Adelson finanziert auch Rabbi Shmuley Boteach und sein World Values Network, das in der New York Times einen ganzseitigen persönlichen Angriff auf die Schauspielerin Natalie Portman wegen der Ablehnung einer Auszeichnung aus Israel wegen der Politik der Regierung veröffentlichte.
Der Kasinomagnat seinerseits nimmt Kritik nicht gut auf sich.

Im Jahr 2015 kaufte er heimlich die Zeitung von Las Vegas, das Review-Journal, das bei der kritischen Berichterstattung über die Geschäfte des Milliardärs führend war. Mehrere Reporter verließen die Zeitung und beklagten sich über redaktionelle Einmischungen und schränkten die Berichterstattung über die Glücksspielindustrie ein.

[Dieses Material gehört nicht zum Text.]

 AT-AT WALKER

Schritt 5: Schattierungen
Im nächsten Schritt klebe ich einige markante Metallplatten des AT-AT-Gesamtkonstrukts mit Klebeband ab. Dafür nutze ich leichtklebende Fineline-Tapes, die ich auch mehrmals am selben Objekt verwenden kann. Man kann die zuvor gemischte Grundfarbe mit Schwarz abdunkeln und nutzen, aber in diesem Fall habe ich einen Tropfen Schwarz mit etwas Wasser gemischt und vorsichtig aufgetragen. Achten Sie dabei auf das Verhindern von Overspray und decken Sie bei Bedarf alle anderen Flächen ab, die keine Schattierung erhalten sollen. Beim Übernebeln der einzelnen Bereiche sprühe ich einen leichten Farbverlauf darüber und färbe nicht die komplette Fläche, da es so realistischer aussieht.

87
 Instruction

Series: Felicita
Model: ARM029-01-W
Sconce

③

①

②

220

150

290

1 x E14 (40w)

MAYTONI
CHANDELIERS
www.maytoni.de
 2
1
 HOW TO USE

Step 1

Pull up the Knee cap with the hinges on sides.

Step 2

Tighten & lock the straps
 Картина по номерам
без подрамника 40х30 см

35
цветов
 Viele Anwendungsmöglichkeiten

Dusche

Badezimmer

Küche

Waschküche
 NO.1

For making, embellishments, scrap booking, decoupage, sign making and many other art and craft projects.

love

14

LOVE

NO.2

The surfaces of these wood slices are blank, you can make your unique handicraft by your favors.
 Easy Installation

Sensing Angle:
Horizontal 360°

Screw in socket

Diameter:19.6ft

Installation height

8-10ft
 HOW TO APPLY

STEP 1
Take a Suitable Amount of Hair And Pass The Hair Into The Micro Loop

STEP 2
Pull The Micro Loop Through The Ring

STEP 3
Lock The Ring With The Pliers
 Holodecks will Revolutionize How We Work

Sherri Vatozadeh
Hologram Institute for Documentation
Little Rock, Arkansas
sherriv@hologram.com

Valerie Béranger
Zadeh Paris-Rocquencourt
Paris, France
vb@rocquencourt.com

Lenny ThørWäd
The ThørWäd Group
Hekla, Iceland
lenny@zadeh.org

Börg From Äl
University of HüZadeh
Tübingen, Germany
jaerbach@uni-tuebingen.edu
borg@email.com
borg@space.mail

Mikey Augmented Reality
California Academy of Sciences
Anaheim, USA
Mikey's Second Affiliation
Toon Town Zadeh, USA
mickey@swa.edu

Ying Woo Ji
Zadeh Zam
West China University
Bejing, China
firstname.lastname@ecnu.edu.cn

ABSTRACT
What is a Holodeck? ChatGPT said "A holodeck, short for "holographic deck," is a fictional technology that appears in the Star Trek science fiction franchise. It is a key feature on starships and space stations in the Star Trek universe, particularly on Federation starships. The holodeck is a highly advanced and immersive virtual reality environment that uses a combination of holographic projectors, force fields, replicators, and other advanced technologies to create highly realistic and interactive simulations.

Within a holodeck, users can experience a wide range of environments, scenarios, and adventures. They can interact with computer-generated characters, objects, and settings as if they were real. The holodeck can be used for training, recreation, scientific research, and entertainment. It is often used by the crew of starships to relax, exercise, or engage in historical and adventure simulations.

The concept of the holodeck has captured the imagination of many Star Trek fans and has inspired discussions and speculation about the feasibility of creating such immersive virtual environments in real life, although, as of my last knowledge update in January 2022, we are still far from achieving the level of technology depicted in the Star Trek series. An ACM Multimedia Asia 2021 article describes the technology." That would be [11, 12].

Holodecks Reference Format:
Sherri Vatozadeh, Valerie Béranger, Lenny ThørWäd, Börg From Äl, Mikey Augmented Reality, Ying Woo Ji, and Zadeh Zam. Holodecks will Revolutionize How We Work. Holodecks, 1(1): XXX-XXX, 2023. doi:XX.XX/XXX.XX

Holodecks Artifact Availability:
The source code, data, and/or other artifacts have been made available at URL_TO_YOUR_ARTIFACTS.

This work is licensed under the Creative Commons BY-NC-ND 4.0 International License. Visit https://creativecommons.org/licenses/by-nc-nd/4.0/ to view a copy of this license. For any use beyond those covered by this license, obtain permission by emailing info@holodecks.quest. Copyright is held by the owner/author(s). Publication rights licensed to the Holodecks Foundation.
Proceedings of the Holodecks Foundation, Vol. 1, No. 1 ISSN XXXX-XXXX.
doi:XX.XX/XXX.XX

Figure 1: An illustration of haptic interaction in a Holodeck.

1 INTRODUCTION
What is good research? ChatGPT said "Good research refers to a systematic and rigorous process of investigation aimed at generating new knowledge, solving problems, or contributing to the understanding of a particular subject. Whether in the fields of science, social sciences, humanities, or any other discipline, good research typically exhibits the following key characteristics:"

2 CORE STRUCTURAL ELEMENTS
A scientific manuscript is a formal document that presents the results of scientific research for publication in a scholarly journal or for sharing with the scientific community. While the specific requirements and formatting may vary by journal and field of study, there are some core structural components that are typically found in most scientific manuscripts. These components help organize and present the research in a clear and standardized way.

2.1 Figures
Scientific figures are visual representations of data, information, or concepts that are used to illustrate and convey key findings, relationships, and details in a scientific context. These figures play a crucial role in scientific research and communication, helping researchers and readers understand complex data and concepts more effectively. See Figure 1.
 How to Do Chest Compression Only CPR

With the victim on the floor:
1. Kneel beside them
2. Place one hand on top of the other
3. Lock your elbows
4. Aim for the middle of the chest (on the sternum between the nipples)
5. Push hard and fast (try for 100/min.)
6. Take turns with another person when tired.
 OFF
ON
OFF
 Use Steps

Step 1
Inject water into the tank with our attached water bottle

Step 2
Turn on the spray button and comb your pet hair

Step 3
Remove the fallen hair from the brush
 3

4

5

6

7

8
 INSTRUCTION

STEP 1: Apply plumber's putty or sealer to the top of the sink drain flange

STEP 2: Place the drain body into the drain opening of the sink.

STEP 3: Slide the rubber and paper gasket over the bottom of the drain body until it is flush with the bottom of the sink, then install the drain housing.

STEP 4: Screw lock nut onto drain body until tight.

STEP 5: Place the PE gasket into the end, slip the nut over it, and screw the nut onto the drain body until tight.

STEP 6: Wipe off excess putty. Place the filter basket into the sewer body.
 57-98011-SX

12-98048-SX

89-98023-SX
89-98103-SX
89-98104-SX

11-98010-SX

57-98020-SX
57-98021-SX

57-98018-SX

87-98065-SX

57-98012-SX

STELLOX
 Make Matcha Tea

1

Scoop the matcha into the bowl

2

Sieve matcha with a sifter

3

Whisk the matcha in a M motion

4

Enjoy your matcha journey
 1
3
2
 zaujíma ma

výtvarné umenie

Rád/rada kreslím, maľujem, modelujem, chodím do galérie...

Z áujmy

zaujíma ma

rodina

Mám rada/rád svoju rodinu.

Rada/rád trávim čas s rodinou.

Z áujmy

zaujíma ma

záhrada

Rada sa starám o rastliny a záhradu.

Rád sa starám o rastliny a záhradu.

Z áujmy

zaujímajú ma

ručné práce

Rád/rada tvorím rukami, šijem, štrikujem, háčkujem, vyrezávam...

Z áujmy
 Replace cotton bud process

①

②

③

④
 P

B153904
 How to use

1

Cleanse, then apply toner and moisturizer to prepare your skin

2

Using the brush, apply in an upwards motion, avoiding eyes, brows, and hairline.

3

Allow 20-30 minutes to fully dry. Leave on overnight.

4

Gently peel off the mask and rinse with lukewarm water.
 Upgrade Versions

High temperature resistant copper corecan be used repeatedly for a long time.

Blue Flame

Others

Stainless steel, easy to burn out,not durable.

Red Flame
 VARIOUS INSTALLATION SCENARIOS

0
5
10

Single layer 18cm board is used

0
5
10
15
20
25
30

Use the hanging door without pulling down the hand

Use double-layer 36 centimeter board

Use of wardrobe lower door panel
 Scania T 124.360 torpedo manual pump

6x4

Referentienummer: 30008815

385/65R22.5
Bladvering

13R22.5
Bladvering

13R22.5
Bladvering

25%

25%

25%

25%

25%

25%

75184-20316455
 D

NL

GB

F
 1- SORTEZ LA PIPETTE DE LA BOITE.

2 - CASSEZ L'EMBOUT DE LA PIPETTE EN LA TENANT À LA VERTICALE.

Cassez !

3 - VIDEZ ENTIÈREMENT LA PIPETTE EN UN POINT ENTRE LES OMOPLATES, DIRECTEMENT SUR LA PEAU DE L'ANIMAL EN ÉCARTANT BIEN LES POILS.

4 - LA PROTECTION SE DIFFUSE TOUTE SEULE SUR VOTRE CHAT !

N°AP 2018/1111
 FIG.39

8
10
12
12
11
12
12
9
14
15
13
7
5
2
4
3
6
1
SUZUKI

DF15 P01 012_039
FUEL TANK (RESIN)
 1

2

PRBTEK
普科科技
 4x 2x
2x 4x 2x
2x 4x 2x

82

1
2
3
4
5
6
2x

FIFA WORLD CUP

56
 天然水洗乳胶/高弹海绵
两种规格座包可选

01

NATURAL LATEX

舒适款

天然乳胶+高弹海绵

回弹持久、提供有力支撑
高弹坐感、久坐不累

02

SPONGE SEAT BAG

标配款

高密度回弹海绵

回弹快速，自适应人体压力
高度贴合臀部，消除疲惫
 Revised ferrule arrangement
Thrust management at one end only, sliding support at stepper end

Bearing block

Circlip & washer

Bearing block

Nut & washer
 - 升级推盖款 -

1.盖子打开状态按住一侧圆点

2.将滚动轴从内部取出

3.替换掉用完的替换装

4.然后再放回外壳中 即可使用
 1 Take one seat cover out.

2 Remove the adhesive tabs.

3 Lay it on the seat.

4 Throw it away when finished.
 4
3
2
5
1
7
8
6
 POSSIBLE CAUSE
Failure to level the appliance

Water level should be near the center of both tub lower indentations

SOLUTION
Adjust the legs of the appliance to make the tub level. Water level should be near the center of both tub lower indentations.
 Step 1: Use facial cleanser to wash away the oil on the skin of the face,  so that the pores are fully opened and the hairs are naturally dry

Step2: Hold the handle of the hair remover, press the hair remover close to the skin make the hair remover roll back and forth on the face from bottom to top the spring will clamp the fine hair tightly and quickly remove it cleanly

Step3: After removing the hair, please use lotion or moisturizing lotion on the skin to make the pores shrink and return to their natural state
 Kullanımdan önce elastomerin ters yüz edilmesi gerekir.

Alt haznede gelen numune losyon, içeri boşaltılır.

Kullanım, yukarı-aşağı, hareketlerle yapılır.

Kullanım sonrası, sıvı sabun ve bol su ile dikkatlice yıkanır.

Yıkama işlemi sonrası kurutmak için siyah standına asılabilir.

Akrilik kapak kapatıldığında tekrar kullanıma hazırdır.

Nicht minder aktiv ist Adelson in Israel, wo er die größte Zeitung des Landes besitzt, eine Publikation, die so eng mit der Regierung Netanyahus verbunden ist, dass sie nach dem Spitznamen des Premierministers “Bibipaper” genannt wird.

Die persönlichen Beziehungen zu Netanyahu haben sich verschlechtert, aber Adelson bleibt der breiteren politischen Agenda des Premierministers “Greater Israel” und der Stärkung der Beziehungen zwischen der evangelischen Basis der Republikaner und Israel verpflichtet.

Es ist nicht immer ein willkommenes Engagement eines Mannes, der kein israelischer Staatsbürger ist – nicht zuletzt, weil Adelsons Vision für den jüdischen Staat nicht repräsentiert, wie viele seiner Menschen ihr Land sehen.

Im Jahr 2014 berichtete er auf einer Konferenz über die Auswirkungen einer dauerhaften Besetzung oder Annexion von Teilen des Westjordanlands auf die Demokratie, ohne den Palästinensern das Wahlrecht bei den israelischen Wahlen einzuräumen: “Israel wird kein demokratischer Staat sein.” Na und?”